Entries taken from a collection
--
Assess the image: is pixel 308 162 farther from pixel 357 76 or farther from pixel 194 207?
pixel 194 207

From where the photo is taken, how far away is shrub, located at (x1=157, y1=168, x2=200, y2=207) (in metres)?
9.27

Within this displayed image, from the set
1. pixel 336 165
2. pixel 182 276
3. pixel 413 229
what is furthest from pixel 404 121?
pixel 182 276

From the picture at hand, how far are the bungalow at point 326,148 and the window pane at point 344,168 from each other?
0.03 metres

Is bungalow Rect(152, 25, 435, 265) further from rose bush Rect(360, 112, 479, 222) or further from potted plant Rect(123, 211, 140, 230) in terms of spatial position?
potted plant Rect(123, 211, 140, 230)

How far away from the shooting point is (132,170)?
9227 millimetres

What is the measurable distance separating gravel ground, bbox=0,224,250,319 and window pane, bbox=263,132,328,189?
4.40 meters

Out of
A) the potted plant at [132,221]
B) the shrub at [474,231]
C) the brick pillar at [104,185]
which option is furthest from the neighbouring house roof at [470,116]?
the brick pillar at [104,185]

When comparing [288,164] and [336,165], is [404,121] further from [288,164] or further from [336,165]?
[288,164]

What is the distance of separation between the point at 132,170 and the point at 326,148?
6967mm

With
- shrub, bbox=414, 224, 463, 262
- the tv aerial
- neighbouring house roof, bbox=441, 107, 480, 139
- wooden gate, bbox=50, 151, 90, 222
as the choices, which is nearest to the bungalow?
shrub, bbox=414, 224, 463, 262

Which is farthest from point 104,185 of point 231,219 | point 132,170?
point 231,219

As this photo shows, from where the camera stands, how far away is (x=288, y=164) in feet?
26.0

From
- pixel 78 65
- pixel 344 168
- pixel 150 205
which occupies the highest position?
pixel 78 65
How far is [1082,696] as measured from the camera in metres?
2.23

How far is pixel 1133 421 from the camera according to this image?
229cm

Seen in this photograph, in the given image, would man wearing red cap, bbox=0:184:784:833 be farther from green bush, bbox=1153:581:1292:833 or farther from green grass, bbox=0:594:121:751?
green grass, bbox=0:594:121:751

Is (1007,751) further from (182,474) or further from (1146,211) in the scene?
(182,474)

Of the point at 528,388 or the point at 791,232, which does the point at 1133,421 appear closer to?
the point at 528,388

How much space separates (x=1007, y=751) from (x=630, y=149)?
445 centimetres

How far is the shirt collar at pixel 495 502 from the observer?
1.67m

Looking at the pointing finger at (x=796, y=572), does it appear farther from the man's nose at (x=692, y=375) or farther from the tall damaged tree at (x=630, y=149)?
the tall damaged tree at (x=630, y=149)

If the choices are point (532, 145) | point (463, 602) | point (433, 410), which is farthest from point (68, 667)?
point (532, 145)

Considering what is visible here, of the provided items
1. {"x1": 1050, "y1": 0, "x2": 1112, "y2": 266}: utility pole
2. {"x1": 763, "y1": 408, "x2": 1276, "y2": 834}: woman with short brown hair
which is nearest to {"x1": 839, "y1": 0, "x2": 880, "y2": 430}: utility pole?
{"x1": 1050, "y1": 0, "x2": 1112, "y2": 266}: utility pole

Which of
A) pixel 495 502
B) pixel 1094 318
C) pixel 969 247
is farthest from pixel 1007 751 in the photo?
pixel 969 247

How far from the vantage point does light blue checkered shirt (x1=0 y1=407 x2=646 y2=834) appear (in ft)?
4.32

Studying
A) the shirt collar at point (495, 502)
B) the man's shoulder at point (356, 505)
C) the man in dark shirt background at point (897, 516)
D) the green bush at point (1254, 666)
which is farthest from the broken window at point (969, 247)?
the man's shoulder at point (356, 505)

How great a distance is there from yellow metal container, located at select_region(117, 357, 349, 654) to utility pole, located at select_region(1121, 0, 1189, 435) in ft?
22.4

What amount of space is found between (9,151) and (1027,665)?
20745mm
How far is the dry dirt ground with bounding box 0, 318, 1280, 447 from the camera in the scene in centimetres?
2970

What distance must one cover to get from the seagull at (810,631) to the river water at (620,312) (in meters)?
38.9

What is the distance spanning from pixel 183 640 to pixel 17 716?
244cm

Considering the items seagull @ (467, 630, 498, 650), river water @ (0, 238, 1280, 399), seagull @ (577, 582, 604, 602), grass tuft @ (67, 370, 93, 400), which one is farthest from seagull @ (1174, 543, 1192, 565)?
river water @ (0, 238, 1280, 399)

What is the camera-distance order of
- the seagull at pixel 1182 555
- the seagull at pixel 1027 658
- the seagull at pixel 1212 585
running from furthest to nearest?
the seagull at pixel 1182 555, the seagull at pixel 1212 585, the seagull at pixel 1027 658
--
**PROBLEM DESCRIPTION**
Each line of the listing should be echoed back exactly.

**FINAL RESULT**
Assess the image: is pixel 308 162 farther from pixel 357 76 or farther from pixel 194 207?
pixel 194 207

From where the photo is taken, how far away is shrub, located at (x1=157, y1=168, x2=200, y2=207) (in metres)?
9.27

Within this displayed image, from the set
1. pixel 336 165
2. pixel 182 276
3. pixel 413 229
what is furthest from pixel 404 121?
pixel 182 276

From the picture at hand, how far are the bungalow at point 326,148 and the window pane at point 344,168 from each other?
0.03 metres

Is bungalow Rect(152, 25, 435, 265) further from rose bush Rect(360, 112, 479, 222) or further from potted plant Rect(123, 211, 140, 230) in terms of spatial position?
potted plant Rect(123, 211, 140, 230)

How far away from the shooting point is (132,170)?
9227 millimetres

What is the measurable distance separating gravel ground, bbox=0,224,250,319 and window pane, bbox=263,132,328,189?
4.40 meters

Out of
A) the potted plant at [132,221]
B) the shrub at [474,231]
C) the brick pillar at [104,185]
which option is furthest from the neighbouring house roof at [470,116]?
the brick pillar at [104,185]

When comparing [288,164] and [336,165], is [404,121] further from [288,164] or further from [336,165]?
[288,164]

What is the distance of separation between the point at 132,170 and the point at 326,148?
6967mm

With
- shrub, bbox=414, 224, 463, 262
- the tv aerial
- neighbouring house roof, bbox=441, 107, 480, 139
- wooden gate, bbox=50, 151, 90, 222
as the choices, which is nearest to the bungalow?
shrub, bbox=414, 224, 463, 262

Which is farthest from point 104,185 of point 231,219 | point 132,170?
point 231,219

As this photo shows, from where the camera stands, how far away is (x=288, y=164) in feet?
26.0

From
- pixel 78 65
- pixel 344 168
- pixel 150 205
which occupies the highest position?
pixel 78 65
How far is [1082,696] as measured from the camera in metres?
2.23

How far is pixel 1133 421 from the camera according to this image?
229cm

Seen in this photograph, in the given image, would man wearing red cap, bbox=0:184:784:833 be farther from green bush, bbox=1153:581:1292:833 or farther from green grass, bbox=0:594:121:751?
green grass, bbox=0:594:121:751

Is (1007,751) further from (182,474) or further from (1146,211) in the scene?
(182,474)

Of the point at 528,388 or the point at 791,232, which does the point at 1133,421 appear closer to?
the point at 528,388

How much space separates (x=1007, y=751) from (x=630, y=149)?
445 centimetres

How far is the shirt collar at pixel 495 502 from the observer?
1.67m

Looking at the pointing finger at (x=796, y=572), does it appear farther from the man's nose at (x=692, y=375) or farther from the tall damaged tree at (x=630, y=149)?
the tall damaged tree at (x=630, y=149)

If the choices are point (532, 145) | point (463, 602) | point (433, 410), which is farthest from point (68, 667)?
point (532, 145)

Considering what is visible here, of the provided items
1. {"x1": 1050, "y1": 0, "x2": 1112, "y2": 266}: utility pole
2. {"x1": 763, "y1": 408, "x2": 1276, "y2": 834}: woman with short brown hair
which is nearest to {"x1": 839, "y1": 0, "x2": 880, "y2": 430}: utility pole?
{"x1": 1050, "y1": 0, "x2": 1112, "y2": 266}: utility pole

Which of
A) pixel 495 502
B) pixel 1094 318
C) pixel 969 247
is farthest from pixel 1007 751 in the photo?
pixel 969 247

How far from the vantage point does light blue checkered shirt (x1=0 y1=407 x2=646 y2=834) appear (in ft)?
4.32

Studying
A) the shirt collar at point (495, 502)
B) the man's shoulder at point (356, 505)
C) the man in dark shirt background at point (897, 516)
D) the green bush at point (1254, 666)
which is farthest from the broken window at point (969, 247)?
the man's shoulder at point (356, 505)

How great a distance is there from yellow metal container, located at select_region(117, 357, 349, 654) to utility pole, located at select_region(1121, 0, 1189, 435) in ft?
22.4

What amount of space is found between (9,151) and (1027,665)?
20745mm
How far is the dry dirt ground with bounding box 0, 318, 1280, 447 from the camera in the scene in centimetres?
2970

What distance must one cover to get from the seagull at (810,631) to the river water at (620,312) (in meters)?
38.9

What is the distance spanning from pixel 183 640 to pixel 17 716?
244cm

Considering the items seagull @ (467, 630, 498, 650), river water @ (0, 238, 1280, 399), seagull @ (577, 582, 604, 602), grass tuft @ (67, 370, 93, 400), which one is farthest from seagull @ (1174, 543, 1192, 565)?
river water @ (0, 238, 1280, 399)

What is the camera-distance order of
- the seagull at pixel 1182 555
- the seagull at pixel 1027 658
- the seagull at pixel 1212 585
running from furthest to nearest?
the seagull at pixel 1182 555, the seagull at pixel 1212 585, the seagull at pixel 1027 658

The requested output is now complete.